IX. Dar od boga, czyli Starcie tytanów
#serial #fabularny #powiązane
– Choćbym szedł ciemną doliną,
zła się nie ulęknę – wyszeptał Tomasz.
Otaczał go
mrok, gęsty niczym smoła. Nie była to przyjemna ciemność, lecz breja, w której
pływało coś cholernie podłego. Od pierwszej chwili w tym miejscu miał wrażenie,
że jest obserwowany. Zupełnie jakby jakieś ogromne ślepia rejestrowały każdy
jego ruch.
Ruszył
naprzód. Trudno było określić kierunek, w jakim zmierzał. Wzdrygnął się, gdy z
lewej strony coś obrzydliwie mlasnęło. W tym momencie wyobraźnia nie była jego
sojuszniczką. Stworzenie, które zobaczył w myślach właśnie oblizało wargi i
wykrzywiło paszczę, ukazując szereg ostrych zębów.
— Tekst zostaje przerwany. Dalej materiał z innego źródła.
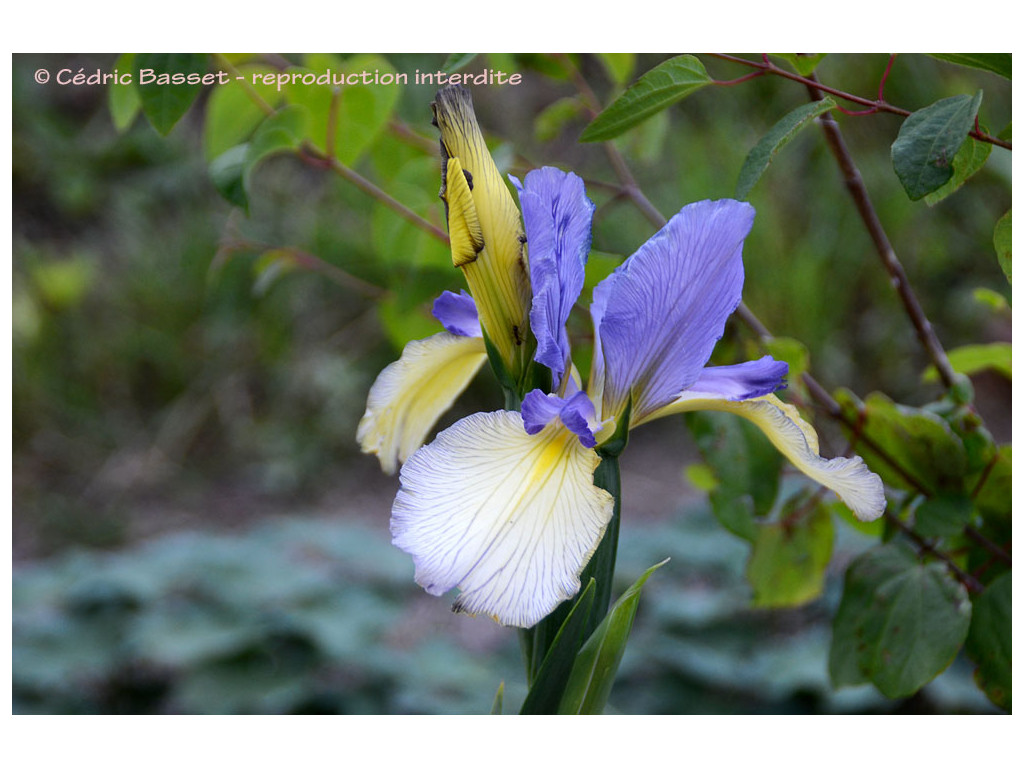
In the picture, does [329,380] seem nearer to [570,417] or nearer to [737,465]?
[737,465]

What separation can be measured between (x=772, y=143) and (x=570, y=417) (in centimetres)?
17

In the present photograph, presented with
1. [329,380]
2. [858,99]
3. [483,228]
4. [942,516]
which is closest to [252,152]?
[483,228]

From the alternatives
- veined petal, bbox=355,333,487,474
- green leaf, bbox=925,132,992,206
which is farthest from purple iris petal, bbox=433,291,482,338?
green leaf, bbox=925,132,992,206

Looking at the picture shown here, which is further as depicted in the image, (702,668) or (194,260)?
(194,260)

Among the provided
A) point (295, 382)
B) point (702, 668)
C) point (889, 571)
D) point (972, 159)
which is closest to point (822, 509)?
point (889, 571)

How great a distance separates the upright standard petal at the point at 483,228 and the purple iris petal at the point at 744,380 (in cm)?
8

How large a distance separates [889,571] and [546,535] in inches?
12.8

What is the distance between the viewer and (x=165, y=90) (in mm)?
491

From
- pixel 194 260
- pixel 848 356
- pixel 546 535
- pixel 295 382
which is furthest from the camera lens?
pixel 194 260

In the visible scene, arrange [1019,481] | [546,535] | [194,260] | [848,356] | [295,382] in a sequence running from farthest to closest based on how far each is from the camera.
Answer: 1. [194,260]
2. [295,382]
3. [848,356]
4. [1019,481]
5. [546,535]

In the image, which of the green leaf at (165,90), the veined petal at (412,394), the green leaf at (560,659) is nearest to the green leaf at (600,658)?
the green leaf at (560,659)

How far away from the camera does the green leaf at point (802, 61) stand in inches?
17.8
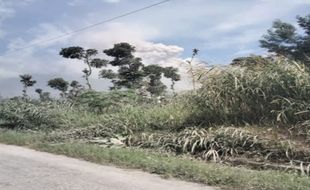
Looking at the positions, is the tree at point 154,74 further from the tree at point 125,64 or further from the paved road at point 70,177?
the paved road at point 70,177

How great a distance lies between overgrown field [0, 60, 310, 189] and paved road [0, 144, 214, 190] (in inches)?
49.0

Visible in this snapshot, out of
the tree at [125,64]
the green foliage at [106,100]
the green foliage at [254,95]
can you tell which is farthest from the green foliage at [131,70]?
the green foliage at [254,95]

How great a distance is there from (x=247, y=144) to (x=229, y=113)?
7.06 ft

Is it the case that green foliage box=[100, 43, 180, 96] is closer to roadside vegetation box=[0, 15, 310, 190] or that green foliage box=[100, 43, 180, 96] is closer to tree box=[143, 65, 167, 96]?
tree box=[143, 65, 167, 96]

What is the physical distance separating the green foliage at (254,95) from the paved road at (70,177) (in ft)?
13.2

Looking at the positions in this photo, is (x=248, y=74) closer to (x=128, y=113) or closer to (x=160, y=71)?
(x=128, y=113)

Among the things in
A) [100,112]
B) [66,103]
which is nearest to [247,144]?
[100,112]

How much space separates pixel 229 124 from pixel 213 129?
566 mm

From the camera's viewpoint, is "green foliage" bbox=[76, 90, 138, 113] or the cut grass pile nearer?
the cut grass pile

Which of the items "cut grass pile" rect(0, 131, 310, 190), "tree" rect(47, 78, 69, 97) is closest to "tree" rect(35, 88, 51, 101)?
"tree" rect(47, 78, 69, 97)

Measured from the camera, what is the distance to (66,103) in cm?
2230

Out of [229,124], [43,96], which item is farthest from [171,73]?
[229,124]

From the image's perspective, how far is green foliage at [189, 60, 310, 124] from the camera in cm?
1243

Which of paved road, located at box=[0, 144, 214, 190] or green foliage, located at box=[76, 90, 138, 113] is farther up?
green foliage, located at box=[76, 90, 138, 113]
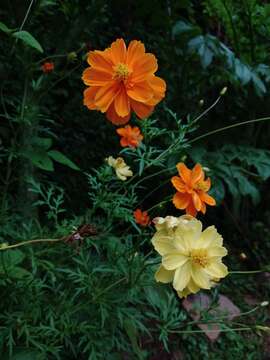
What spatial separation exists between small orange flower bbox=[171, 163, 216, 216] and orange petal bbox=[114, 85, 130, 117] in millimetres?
234

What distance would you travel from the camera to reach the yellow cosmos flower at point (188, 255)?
35.1 inches

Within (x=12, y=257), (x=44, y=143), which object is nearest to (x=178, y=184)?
(x=12, y=257)

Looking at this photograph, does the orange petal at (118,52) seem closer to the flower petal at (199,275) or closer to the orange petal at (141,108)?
the orange petal at (141,108)

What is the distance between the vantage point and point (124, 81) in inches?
39.5

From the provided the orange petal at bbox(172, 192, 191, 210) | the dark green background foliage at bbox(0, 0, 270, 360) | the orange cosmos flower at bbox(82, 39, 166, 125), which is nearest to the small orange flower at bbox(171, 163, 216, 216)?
the orange petal at bbox(172, 192, 191, 210)

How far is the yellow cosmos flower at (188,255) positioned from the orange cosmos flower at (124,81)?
0.25 metres

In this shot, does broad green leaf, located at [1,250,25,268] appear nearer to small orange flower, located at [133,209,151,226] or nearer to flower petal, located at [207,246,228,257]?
small orange flower, located at [133,209,151,226]

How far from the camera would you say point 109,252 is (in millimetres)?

Tuż przy jednym z kłów
zwisało coś, co przypominało niebieską sukienkę na ramiączkach. Po kilku
sekundach kreatura zniknęła.
Minęła
godzina, dwie lub trzy. A może zaledwie kilka minut od czasu, gdy rozpoczął swą
wędrówkę w ciemnościach. Poczuł się naprawdę samotny, było to tak okropnie
obezwładniające uczucie, że miał ochotę zatrzymać się, usiąść i umrzeć. Żaden z
jego wymyślonych przyjaciół nie odpowiedział na wezwanie. Zazwyczaj słyszał
szepty, czasem podniesione głosy, sprzeczające się między sobą. Teraz panowała
cisza.
Tomasz
przystanął. Tak. To był oczywisty, wręcz banalny pomysł. Nie mógł uwierzyć, że
wcześniej na niego nie wpadł. Po prostu rozpieprzy to miejsce! Przegoni
ciemność i zastąpi ją własnym mrokiem, przyjemnym i znanym. Spróbował zebrać
energię. Nic z tego. Nie poczuł tego przyjemnego uniesienia, cząstek energii
wibrujących pod skórą. Pustka.
Zirytowany
ruszył w dalszą drogę. W pierwszej chwili wydawało mu się, że to przywidzenie.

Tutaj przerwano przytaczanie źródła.